As described above, according to the present invention,
Since the relative positions of the substrate supply device and the lens surface plate can be corrected and the wafer can be transferred with high accuracy, the XY stage is lowered from the elastic supporting means for vibration isolation, that is, separated from the lens surface plate. Therefore, the exposure due to the driving of the XY stage can be performed accurately without shaking the lens surface plate of the stepper body.

[Brief description of drawings]

FIG. 1 is a schematic elevational view showing an exposure apparatus according to an embodiment of the present invention.

FIG. 2 is a schematic plan view of the device shown in FIG.

FIG. 3 is a schematic elevational view showing a conventional exposure apparatus.
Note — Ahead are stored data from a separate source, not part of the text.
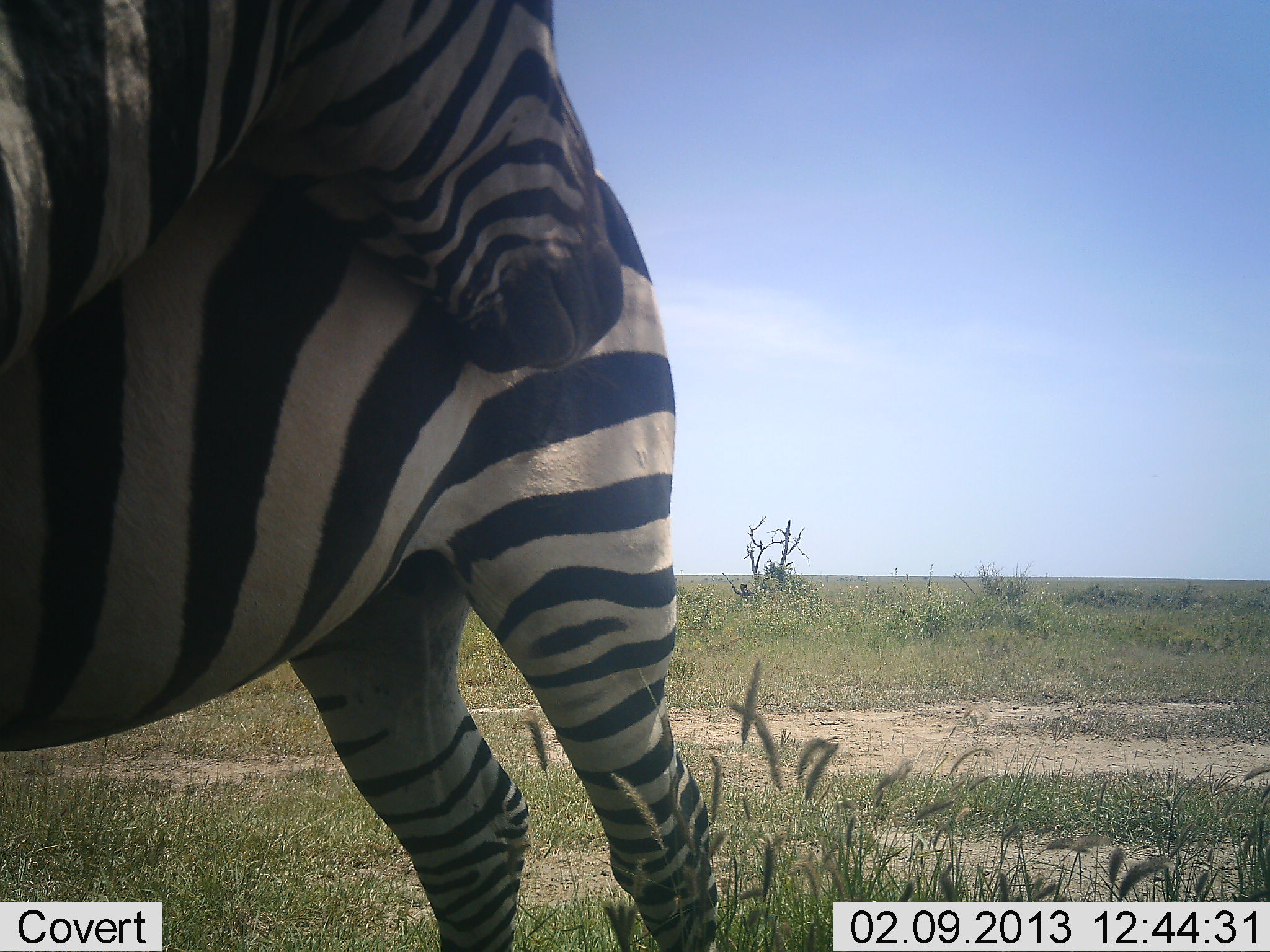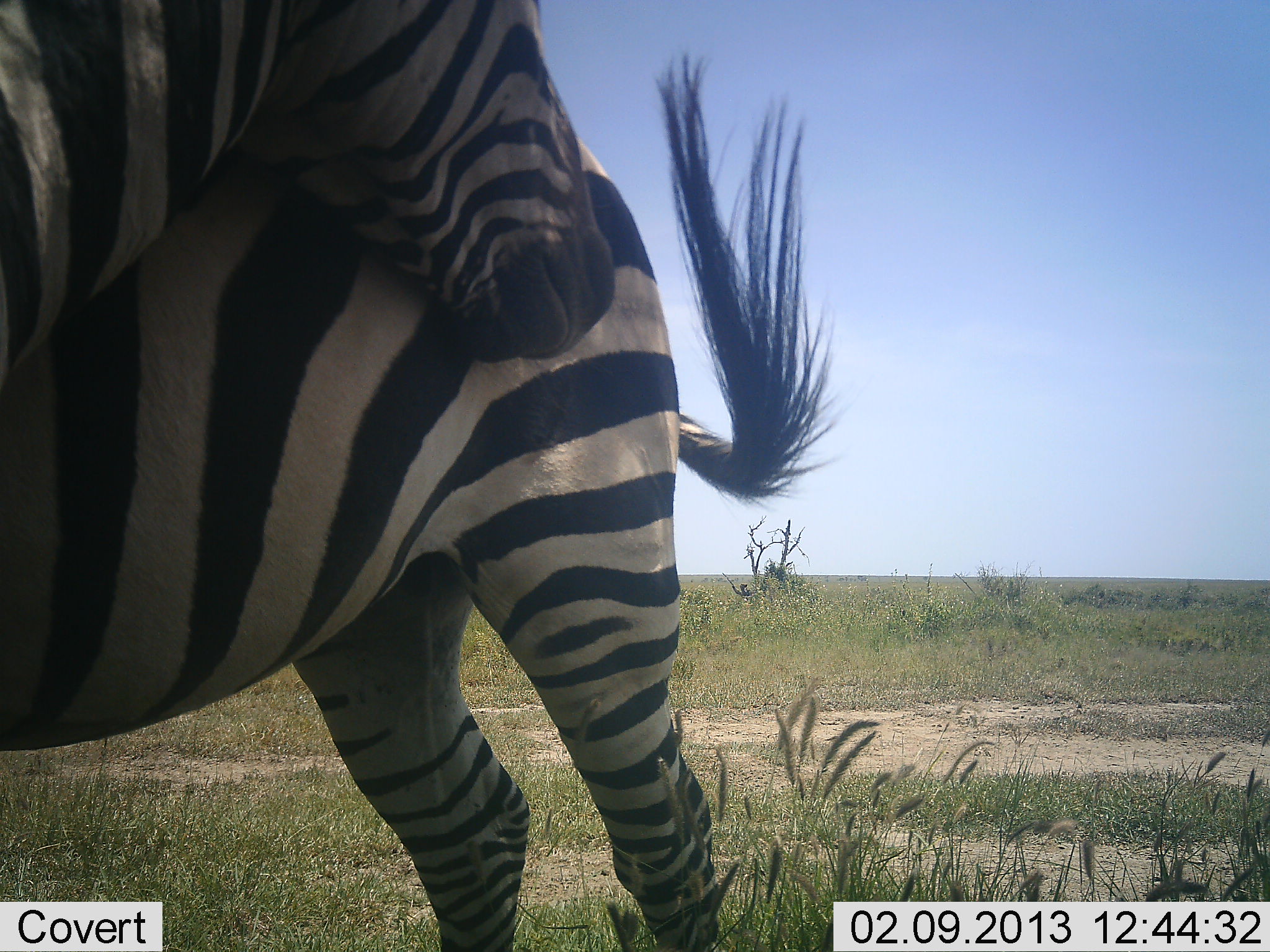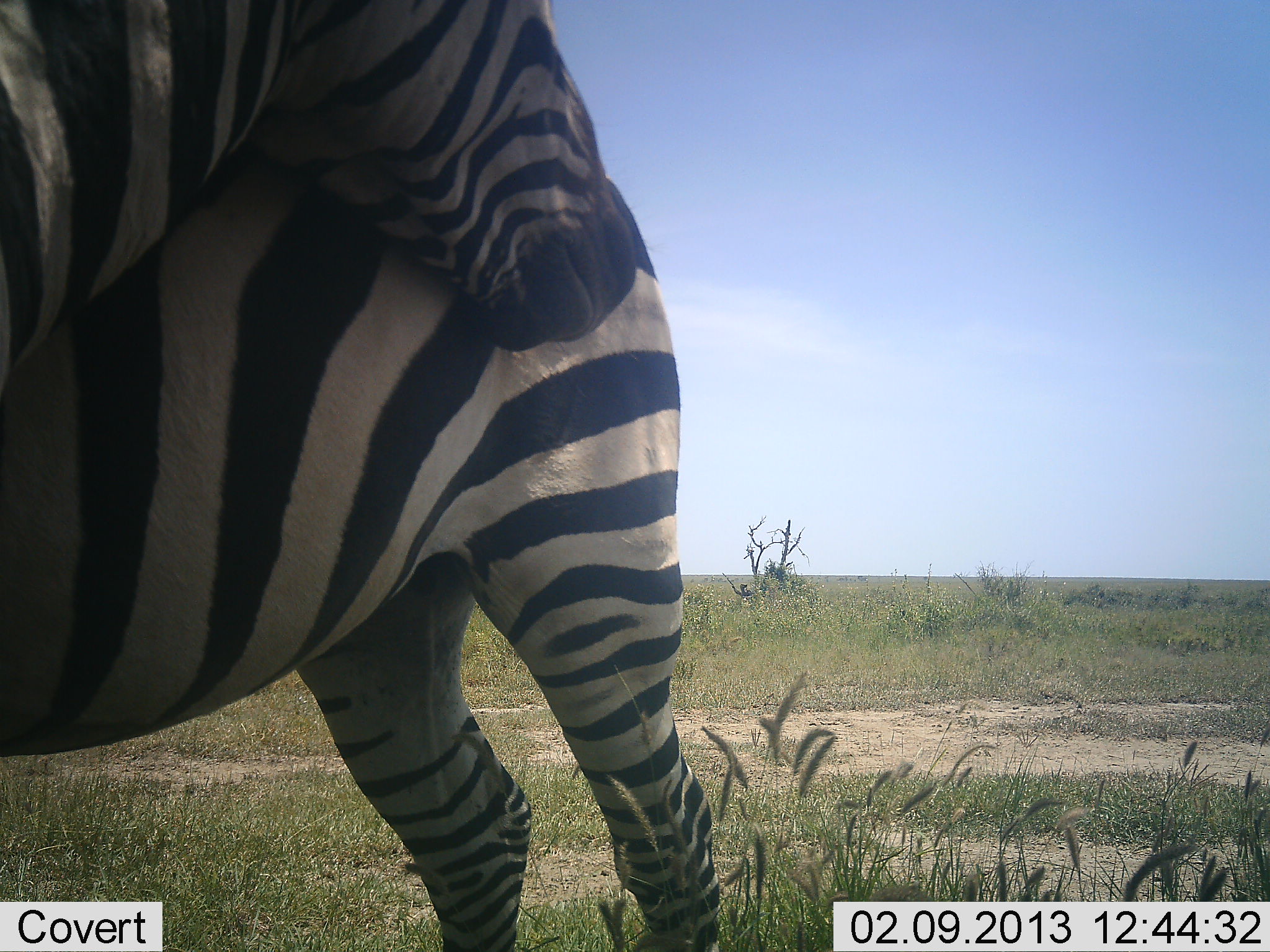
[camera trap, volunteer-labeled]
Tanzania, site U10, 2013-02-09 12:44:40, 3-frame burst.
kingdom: Animalia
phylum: Chordata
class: Mammalia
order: Perissodactyla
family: Equidae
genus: Equus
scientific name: Equus quagga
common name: plains zebra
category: zebra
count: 2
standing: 55%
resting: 0%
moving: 0%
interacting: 64%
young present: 0%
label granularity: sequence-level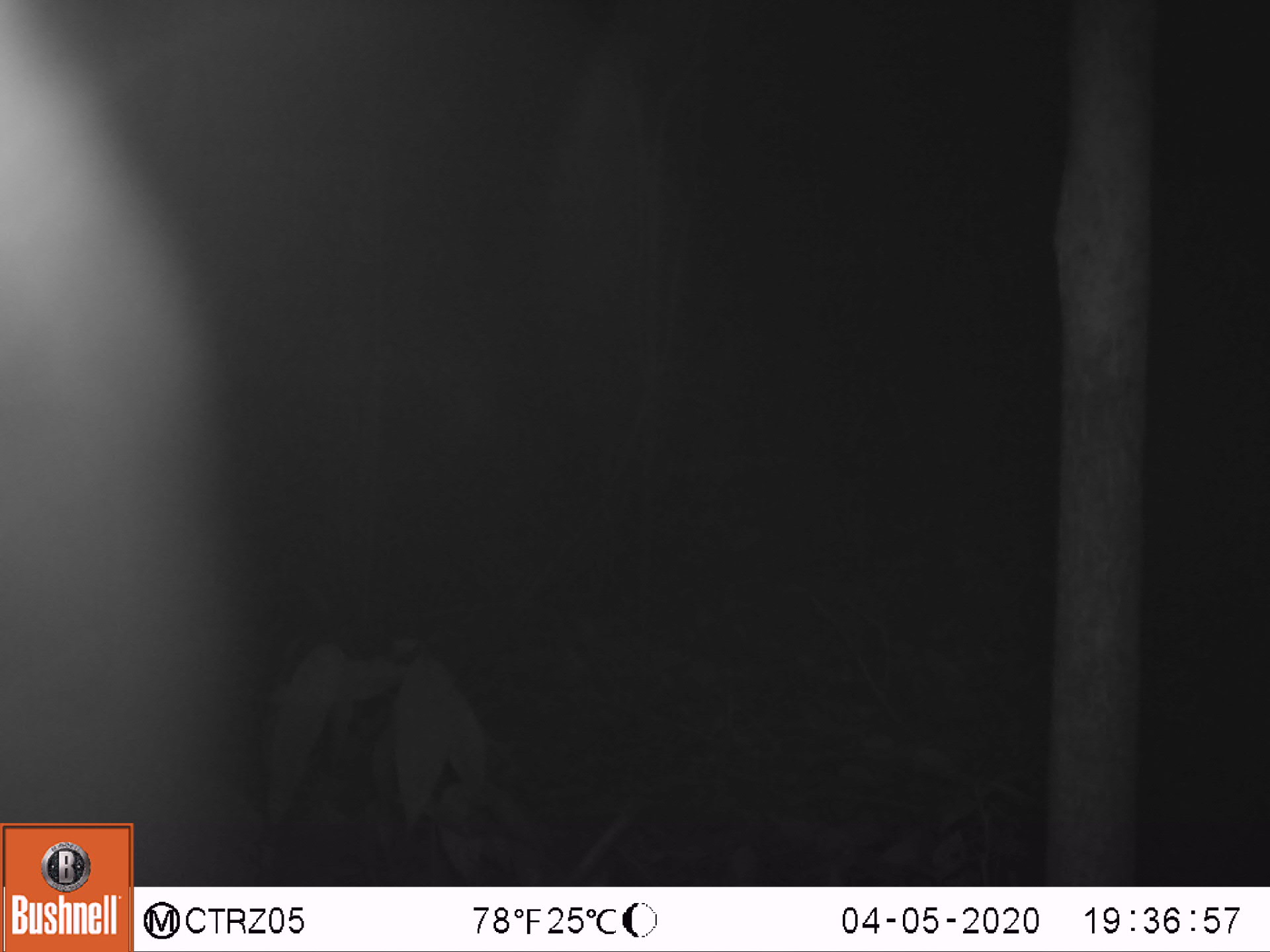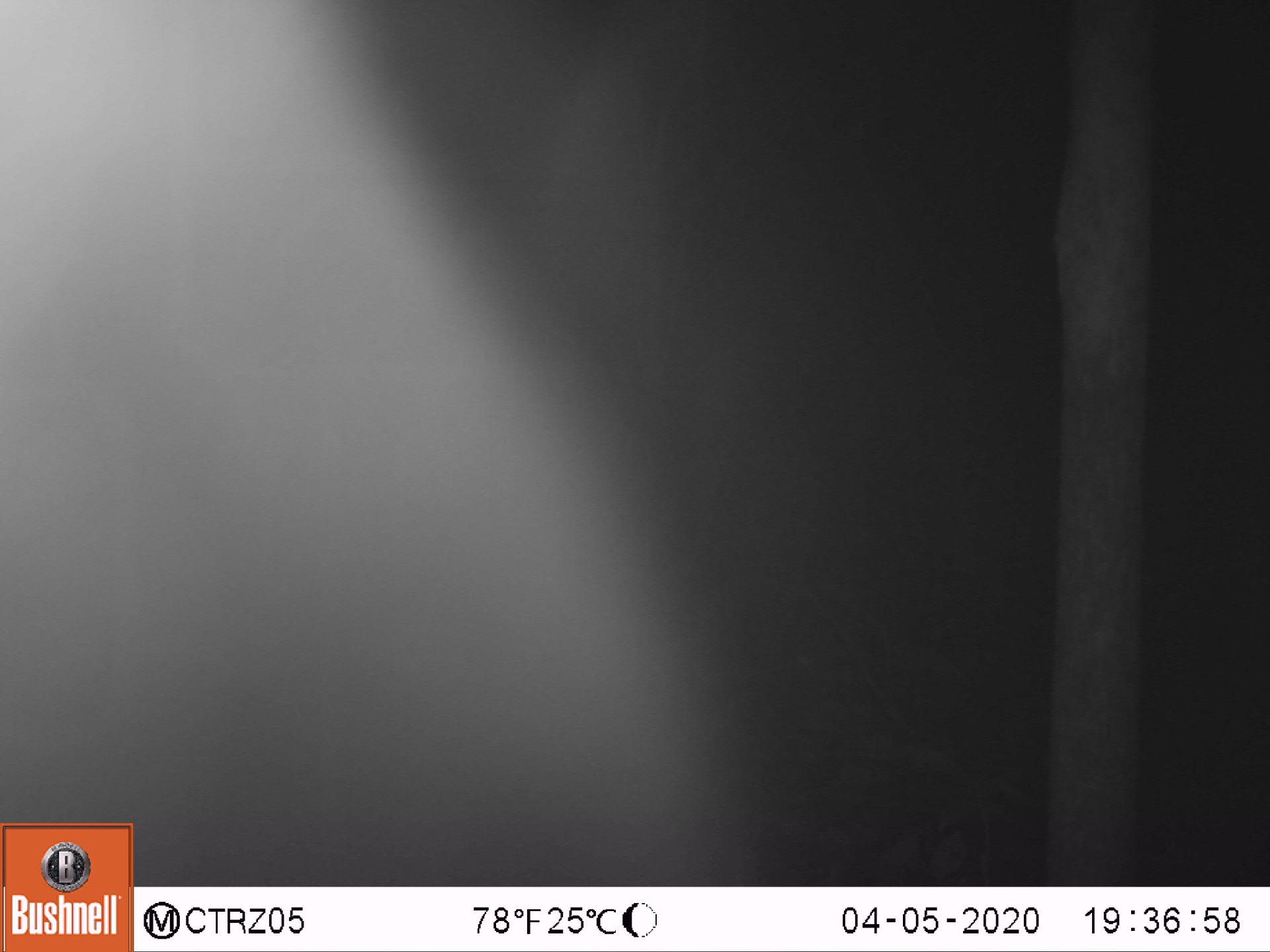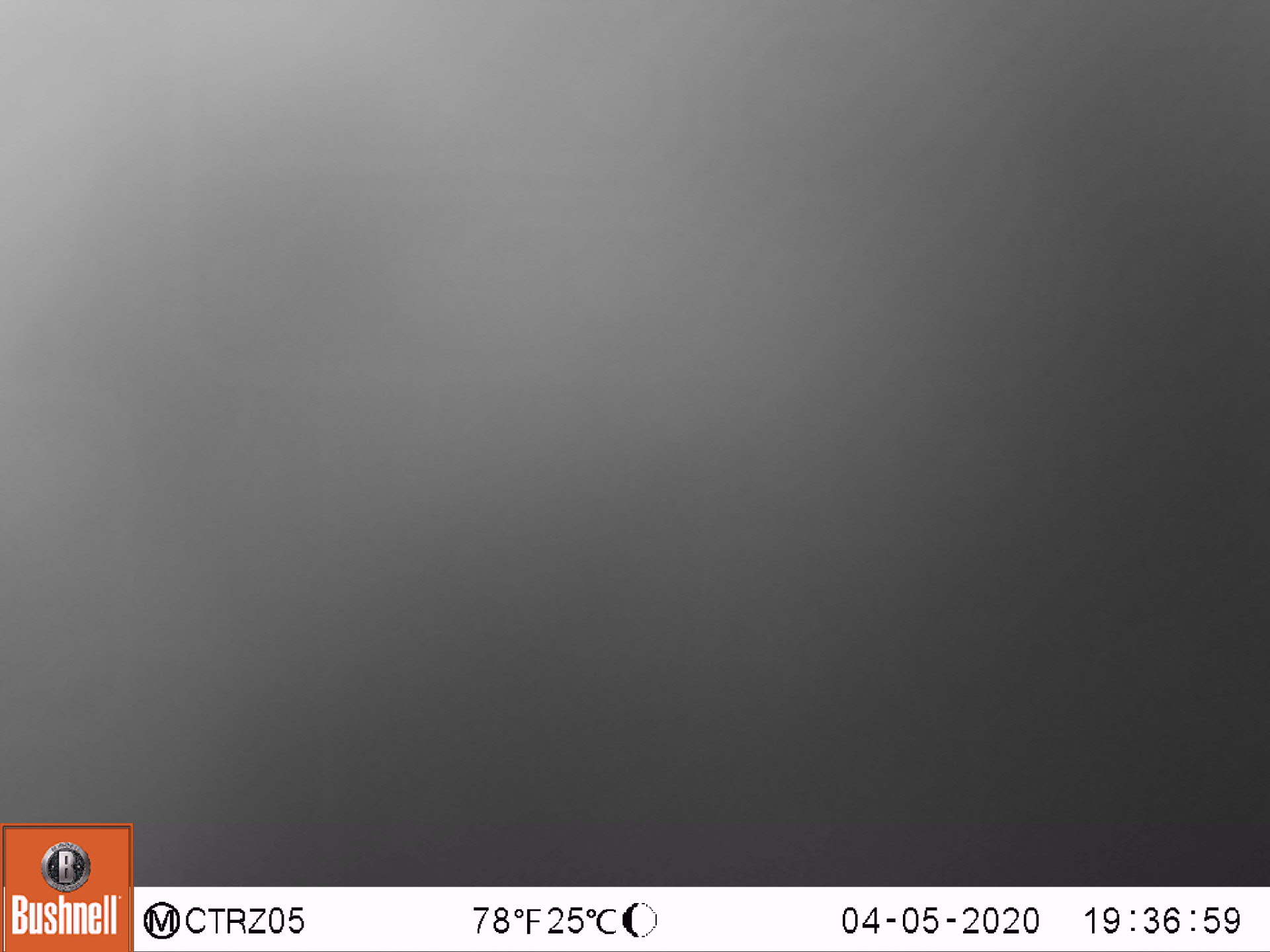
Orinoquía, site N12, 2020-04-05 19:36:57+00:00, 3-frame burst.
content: unidentified animal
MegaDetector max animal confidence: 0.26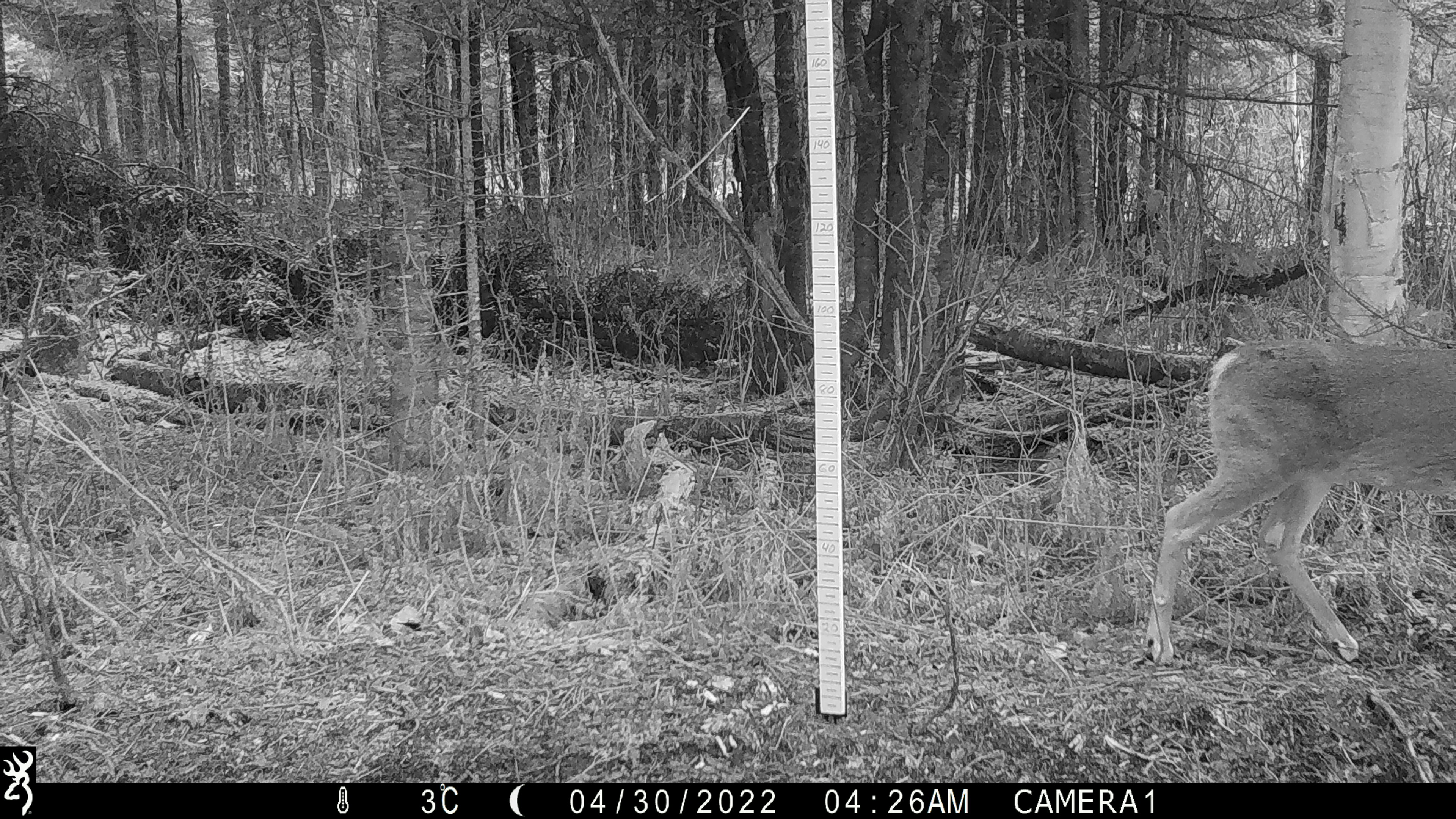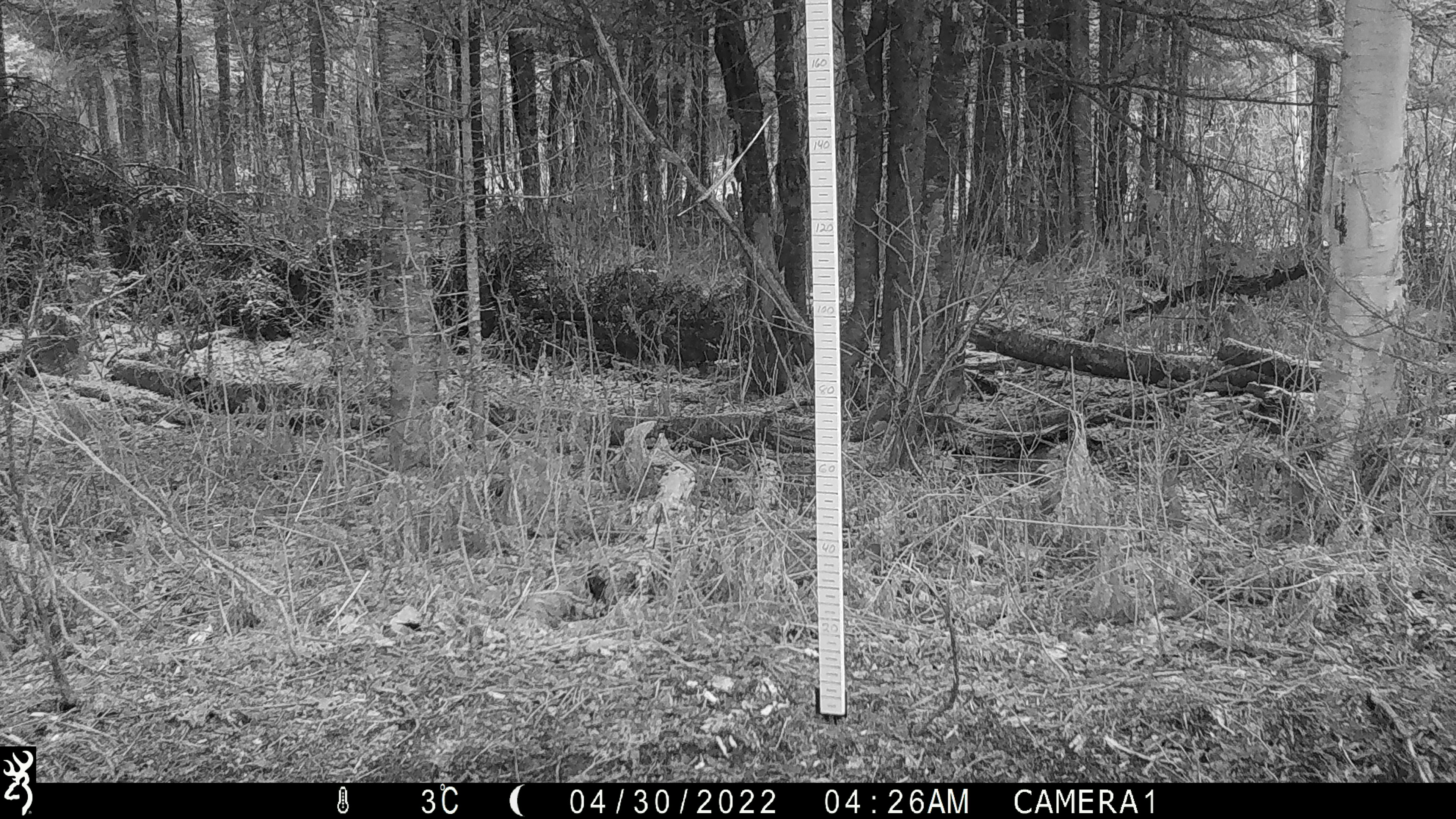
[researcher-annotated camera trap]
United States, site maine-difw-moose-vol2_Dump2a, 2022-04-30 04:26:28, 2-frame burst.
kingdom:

FIG. 4 is a schematic plan view of the device of FIG.

[Explanation of symbols]

S ₁ : stepper main body, F ₁ : substrate supply device, 1: platform,
2: XY stage, 3: top stage, 4: reduction projection lens system, 4a: lens system support (lens surface plate), 5:
Illumination system, 6: Reticle, 8: Air mount, 9: Supply cassette, 10: Pre-alignment device, 11: Carrying hand, 12: Robot, 13: Collection cassette, 14
a: X gap sensor, 14b, 14c: Y gap sensor, 15: pre-alignment stage, 16: pre-alignment stage drive device, 17: position sensor,
50a, 50b, 50c: mount sensor, 51: attitude control means, 52: interferometer.

Claims (5)

(57) [Claims] 1. A lens surface plate elastically supported by elastic supporting means, an exposure lens supported on the lens surface plate, and a base supported separately from the lens surface plate on the elastic supporting means. Board and XY movably supported on the base board
A stage, a laser interferometer for reading the position of the XY stage from the lens surface plate, a drive means for moving the XY stage by the output of the laser interferometer, and the XY stage supported on the platform. An exposure apparatus having a substrate supply device for supplying a substrate to a substrate, the detection device detecting a change in relative position of the lens surface plate and the substrate supply device, and the XY stage of the XY stage based on an output of the detection device. An exposure apparatus comprising: a control unit that corrects a movement amount by a drive unit. 2. The exposure apparatus according to claim 1, wherein the elastic support means has an attitude control means for correcting the attitude of the lens surface plate based on the output of the detection means. 3. An attitude detecting means for detecting a change in relative position between the lens surface plate and the floor, and an attitude correcting means for correcting the attitude of the lens surface plate based on the output of the attitude detecting means. The exposure apparatus according to claim 1, wherein: 4. A posture detecting means for detecting a change in relative position between the lens surface plate and the floor, and a movement amount correcting means for correcting the movement amount of the XY stage based on the output of the posture detecting means. The exposure apparatus according to claim 1, wherein: 5. A lens surface plate elastically supported by elastic support means, an exposure lens supported on the lens surface plate, and a base separately supported by the lens surface plate on the elastic support means. Board and XY movably supported on the base board
A stage, a laser interferometer for reading the position of the XY stage from the lens surface plate, a drive means for moving the XY stage by the output of the laser interferometer, and the XY stage supported on the platform. An exposure apparatus having a substrate supply device for supplying a substrate to the substrate, and a detection means for detecting a change in the relative position of the lens surface plate and the substrate supply device is used, and the drive means is operated by the drive means based on the output of the detection means. An exposure method which corrects a movement amount when the XY stage is moved to an exposure position.